__EXTRAIT À LIRE__
Une divergence de point de vue qui tend à faire regarder nos compatriotes vers Metz et Strasbourg. Le sondage indique en effet que la population musulmane a les yeux de Chimène pour le Concordat de 1804, tel qu’il est encore appliqué en Alsace et en Moselle (passées à travers les gouttes de la loi de 1905, puisque rattachées au Reich allemand à cette époque), lequel permet le financement public des lieux de culte et des religieux. 75% des musulmans souhaitent son extension à l’ensemble du territoire, alors que l’idée ne séduit que 28% du reste de la population. Le sondage révèle toutefois une « lassitude » à l’égard du vieux laïcisme à la française parmi les jeunes générations puisque 60% des moins de 25 ans sont favorables à un retour au Concordat. Il y a une certaine ironie historique à constater qu’un peu plus de la moitié des sympathisants de LFI y sont favorables également, alors que l’abandon du régime spécial d’Alsace-Lorraine est une vieille revendication de l’extrême gauche laïcarde.


Les musulmans les plus éduqués parmi les plus revendicatifs ?

Il n’y a pas qu’à la cantine ou au moment d’enfiler son foulard le matin que ces différences se traduisent. Les uns et les autres ont en effet eu une lecture assez différente des événements de cet automne chargé. Quand 81% des Français approuvent l’interdiction de l’abaya et des qamis, 72% des ressortissants musulmans la désapprouvent. Et c’est la population musulmane la plus diplômée et la plus aisée socialement qui est encore plus hostile à cette décision ministérielle, puisque ce chiffre montre à 80% parmi les professions intellectuelles supérieures.

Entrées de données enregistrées
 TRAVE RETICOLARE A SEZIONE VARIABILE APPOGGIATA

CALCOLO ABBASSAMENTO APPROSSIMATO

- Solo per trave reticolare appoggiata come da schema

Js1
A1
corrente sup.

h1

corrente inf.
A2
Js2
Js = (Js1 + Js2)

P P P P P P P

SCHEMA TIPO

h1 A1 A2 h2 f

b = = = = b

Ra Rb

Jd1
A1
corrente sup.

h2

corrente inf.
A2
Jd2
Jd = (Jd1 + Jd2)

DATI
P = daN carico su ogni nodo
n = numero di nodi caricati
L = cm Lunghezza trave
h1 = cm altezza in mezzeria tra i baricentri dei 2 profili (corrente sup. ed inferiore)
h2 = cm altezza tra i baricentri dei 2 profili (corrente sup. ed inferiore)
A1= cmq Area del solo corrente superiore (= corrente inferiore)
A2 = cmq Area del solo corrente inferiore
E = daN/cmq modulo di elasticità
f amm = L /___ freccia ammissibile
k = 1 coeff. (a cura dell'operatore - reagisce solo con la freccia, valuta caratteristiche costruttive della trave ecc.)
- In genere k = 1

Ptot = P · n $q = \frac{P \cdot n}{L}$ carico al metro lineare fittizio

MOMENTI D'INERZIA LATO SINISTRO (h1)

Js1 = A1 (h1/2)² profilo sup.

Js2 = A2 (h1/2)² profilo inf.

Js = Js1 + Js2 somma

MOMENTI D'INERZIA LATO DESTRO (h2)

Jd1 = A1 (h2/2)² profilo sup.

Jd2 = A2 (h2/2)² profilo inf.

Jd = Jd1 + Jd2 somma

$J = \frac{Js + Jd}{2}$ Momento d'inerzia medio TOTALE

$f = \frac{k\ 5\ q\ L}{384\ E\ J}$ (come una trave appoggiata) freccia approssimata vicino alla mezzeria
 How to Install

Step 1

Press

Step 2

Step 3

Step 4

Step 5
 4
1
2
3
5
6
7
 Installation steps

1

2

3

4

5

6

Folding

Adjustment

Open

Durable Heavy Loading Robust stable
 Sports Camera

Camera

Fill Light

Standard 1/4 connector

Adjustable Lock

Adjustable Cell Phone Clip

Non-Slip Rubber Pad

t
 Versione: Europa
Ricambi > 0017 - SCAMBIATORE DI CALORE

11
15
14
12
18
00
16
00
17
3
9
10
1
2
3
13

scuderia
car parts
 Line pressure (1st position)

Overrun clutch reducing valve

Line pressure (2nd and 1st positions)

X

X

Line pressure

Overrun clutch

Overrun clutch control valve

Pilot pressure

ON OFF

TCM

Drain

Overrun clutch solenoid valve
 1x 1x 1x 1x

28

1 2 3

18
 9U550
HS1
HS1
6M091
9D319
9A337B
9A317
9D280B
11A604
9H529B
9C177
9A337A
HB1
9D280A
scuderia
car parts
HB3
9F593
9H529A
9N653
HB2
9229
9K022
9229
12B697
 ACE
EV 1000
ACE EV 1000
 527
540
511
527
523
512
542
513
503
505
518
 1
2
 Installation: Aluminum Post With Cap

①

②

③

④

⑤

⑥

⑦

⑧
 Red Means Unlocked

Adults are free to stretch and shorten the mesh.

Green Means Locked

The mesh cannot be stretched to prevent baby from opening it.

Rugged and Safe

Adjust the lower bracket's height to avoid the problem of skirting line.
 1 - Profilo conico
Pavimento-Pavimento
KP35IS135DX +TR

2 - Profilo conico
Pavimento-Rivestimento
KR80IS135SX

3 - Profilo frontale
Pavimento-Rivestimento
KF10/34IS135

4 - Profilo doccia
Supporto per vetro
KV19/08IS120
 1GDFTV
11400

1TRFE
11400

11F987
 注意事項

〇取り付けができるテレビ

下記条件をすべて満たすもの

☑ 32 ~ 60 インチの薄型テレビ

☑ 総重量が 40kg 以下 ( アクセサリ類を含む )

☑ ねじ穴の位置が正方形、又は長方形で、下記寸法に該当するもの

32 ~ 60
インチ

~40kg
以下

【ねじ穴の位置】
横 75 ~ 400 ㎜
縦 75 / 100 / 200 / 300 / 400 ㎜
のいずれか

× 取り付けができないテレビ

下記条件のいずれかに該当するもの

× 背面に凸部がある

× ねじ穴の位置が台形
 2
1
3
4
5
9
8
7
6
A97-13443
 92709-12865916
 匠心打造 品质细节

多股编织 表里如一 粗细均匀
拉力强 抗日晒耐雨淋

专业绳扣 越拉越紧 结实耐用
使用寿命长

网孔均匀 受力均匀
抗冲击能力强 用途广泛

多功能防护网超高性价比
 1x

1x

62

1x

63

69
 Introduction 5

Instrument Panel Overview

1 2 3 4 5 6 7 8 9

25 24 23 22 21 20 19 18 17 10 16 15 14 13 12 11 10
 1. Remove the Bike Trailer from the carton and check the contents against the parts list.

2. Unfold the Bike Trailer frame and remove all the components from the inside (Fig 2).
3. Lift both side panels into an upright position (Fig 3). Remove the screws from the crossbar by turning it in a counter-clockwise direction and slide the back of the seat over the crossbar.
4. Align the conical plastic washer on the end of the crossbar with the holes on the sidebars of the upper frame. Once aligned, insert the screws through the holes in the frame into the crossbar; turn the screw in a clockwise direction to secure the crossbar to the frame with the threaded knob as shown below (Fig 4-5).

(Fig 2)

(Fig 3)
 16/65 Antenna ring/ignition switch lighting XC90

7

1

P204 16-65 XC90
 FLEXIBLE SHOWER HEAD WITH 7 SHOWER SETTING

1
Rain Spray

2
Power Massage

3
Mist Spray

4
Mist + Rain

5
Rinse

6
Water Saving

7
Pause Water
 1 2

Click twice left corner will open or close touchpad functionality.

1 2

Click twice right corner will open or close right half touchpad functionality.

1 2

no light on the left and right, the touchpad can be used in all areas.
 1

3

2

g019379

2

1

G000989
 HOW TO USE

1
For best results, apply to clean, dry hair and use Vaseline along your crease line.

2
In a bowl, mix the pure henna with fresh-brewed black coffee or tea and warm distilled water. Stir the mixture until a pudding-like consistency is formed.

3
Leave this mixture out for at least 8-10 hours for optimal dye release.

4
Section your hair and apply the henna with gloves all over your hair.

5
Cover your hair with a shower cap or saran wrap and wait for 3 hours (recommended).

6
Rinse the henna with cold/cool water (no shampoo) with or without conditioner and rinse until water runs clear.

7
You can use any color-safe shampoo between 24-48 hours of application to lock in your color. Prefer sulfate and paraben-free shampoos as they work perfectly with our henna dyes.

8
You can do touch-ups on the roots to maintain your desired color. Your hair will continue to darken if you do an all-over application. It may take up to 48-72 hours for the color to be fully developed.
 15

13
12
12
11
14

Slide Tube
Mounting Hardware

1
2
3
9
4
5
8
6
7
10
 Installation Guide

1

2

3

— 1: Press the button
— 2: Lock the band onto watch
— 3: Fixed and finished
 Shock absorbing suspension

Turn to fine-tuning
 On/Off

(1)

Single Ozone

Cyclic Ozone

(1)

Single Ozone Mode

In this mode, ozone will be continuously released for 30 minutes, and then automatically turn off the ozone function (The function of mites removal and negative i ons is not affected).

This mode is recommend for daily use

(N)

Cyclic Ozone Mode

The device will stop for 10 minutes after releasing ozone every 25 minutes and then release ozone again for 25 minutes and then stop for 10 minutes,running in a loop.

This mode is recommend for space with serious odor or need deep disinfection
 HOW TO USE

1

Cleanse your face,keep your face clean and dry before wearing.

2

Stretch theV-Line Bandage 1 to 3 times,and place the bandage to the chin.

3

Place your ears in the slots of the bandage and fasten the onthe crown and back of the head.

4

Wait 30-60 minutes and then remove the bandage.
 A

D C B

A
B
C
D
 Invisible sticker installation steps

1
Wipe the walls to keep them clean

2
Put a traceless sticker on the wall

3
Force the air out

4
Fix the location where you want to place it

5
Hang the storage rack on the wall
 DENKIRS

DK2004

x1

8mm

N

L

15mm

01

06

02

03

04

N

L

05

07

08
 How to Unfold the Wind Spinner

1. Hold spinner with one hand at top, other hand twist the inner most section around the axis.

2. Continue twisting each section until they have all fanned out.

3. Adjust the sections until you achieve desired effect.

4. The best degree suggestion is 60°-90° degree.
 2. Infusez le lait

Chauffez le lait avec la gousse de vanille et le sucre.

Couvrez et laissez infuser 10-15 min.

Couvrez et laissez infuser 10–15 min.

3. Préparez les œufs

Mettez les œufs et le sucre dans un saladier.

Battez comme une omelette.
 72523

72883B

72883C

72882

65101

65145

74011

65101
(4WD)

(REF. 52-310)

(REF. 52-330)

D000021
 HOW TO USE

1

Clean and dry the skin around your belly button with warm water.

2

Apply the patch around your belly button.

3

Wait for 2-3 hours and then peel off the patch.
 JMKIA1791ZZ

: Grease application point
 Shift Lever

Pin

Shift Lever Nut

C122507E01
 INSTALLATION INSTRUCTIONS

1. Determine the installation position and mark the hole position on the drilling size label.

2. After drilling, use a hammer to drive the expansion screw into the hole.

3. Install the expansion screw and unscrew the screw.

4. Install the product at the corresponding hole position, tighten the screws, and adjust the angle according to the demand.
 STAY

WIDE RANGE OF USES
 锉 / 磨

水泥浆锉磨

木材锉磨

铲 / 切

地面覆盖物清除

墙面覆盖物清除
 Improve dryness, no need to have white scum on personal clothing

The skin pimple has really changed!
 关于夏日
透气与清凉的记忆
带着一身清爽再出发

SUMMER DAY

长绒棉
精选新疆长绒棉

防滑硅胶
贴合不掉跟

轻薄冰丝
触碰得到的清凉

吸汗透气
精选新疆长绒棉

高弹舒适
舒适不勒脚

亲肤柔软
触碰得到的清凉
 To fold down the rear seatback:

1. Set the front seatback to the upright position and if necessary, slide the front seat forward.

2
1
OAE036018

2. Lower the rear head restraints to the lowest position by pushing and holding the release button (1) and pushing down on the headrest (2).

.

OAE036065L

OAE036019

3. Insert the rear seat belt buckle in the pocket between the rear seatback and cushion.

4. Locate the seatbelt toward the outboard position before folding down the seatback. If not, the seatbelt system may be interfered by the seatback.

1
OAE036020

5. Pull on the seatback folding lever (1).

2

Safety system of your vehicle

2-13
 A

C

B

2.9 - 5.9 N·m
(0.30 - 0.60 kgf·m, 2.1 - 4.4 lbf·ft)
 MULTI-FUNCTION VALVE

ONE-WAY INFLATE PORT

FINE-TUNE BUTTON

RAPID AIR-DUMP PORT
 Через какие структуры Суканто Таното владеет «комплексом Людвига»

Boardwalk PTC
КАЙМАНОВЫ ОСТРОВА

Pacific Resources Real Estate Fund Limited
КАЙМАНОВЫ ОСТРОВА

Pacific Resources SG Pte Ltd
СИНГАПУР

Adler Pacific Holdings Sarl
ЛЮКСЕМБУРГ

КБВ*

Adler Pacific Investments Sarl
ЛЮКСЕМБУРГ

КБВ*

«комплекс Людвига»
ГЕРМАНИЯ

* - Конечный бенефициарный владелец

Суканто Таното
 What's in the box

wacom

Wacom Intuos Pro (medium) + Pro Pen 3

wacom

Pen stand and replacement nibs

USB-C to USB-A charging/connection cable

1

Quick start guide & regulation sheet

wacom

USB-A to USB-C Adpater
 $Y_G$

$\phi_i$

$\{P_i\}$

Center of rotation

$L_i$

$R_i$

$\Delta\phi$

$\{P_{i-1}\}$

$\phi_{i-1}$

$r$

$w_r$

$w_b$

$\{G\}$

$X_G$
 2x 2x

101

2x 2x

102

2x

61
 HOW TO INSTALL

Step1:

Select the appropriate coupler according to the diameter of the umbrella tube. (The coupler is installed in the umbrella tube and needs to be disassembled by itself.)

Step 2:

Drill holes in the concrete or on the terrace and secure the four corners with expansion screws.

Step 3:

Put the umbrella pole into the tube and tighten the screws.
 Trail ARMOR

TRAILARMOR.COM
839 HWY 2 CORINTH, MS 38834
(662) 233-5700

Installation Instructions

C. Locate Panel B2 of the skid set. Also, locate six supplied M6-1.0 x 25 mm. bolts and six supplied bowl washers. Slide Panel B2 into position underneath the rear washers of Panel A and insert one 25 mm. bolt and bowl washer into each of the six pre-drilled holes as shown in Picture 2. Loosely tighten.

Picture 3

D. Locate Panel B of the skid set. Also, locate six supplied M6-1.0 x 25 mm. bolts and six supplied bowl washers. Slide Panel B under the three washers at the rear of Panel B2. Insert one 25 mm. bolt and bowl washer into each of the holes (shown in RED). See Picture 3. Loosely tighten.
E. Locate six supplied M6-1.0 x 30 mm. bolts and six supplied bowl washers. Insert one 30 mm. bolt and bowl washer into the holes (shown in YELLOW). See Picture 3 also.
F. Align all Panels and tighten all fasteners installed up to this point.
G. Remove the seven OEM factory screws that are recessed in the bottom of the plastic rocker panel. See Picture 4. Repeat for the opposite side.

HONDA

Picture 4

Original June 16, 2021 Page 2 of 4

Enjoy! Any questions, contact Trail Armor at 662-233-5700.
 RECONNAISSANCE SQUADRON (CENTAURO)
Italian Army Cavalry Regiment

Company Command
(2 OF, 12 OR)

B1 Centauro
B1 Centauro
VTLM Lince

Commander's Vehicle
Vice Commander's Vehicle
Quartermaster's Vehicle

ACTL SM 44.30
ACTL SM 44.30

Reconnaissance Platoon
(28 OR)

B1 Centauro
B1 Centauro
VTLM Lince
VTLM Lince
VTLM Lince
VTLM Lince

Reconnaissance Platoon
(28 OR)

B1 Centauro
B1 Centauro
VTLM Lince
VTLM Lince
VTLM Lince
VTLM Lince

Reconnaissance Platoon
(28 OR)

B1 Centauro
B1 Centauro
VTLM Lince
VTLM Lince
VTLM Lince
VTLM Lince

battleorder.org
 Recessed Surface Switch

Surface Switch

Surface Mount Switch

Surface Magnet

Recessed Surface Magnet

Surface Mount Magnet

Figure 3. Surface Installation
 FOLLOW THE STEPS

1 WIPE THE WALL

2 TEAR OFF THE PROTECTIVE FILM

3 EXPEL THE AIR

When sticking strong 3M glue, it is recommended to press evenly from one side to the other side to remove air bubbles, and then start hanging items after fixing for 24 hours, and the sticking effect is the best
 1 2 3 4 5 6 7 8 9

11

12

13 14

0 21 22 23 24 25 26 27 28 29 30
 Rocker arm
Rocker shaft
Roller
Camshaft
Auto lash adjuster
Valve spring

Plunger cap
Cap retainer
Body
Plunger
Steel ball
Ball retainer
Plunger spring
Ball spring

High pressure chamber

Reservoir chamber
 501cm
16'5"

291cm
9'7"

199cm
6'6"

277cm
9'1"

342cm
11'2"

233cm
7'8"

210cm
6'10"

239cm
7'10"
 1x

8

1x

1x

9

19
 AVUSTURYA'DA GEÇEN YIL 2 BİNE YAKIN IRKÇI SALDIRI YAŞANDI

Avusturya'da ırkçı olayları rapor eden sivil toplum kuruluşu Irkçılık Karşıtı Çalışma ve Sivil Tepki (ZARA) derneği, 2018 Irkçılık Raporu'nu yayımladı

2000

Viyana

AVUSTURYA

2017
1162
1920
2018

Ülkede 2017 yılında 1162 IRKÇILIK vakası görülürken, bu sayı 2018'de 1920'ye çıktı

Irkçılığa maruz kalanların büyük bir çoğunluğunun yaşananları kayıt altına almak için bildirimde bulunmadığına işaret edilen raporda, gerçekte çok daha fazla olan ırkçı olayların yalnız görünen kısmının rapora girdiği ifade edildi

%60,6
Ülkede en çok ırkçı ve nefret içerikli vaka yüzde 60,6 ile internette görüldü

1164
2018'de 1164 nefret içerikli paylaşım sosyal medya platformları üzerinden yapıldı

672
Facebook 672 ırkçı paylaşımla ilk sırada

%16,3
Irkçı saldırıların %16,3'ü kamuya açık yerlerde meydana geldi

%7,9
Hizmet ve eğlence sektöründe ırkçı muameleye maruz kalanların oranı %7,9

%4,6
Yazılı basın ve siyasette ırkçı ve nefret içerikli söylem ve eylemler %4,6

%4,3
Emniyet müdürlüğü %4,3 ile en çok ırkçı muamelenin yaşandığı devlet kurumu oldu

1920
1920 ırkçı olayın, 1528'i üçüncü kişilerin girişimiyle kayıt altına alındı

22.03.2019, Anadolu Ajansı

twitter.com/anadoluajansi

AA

__CONSIGNE__
Pourriez-vous recopier mot pour mot, du début à la fin, l'extrait sur le sondage et le Concordat qui figure plus haut ?

__RÉPONSE__
Une divergence de point de vue qui tend à faire regarder nos compatriotes vers Metz et Strasbourg. Le sondage indique en effet que la population musulmane a les yeux de Chimène pour le Concordat de 1804, tel qu’il est encore appliqué en Alsace et en Moselle (passées à travers les gouttes de la loi de 1905, puisque rattachées au Reich allemand à cette époque), lequel permet le financement public des lieux de culte et des religieux. 75% des musulmans souhaitent son extension à l’ensemble du territoire, alors que l’idée ne séduit que 28% du reste de la population. Le sondage révèle toutefois une « lassitude » à l’égard du vieux laïcisme à la française parmi les jeunes générations puisque 60% des moins de 25 ans sont favorables à un retour au Concordat. Il y a une certaine ironie historique à constater qu’un peu plus de la moitié des sympathisants de LFI y sont favorables également, alors que l’abandon du régime spécial d’Alsace-Lorraine est une vieille revendication de l’extrême gauche laïcarde.


Les musulmans les plus éduqués parmi les plus revendicatifs ?

Il n’y a pas qu’à la cantine ou au moment d’enfiler son foulard le matin que ces différences se traduisent. Les uns et les autres ont en effet eu une lecture assez différente des événements de cet automne chargé. Quand 81% des Français approuvent l’interdiction de l’abaya et des qamis, 72% des ressortissants musulmans la désapprouvent. Et c’est la population musulmane la plus diplômée et la plus aisée socialement qui est encore plus hostile à cette décision ministérielle, puisque ce chiffre montre à 80% parmi les professions intellectuelles supérieures.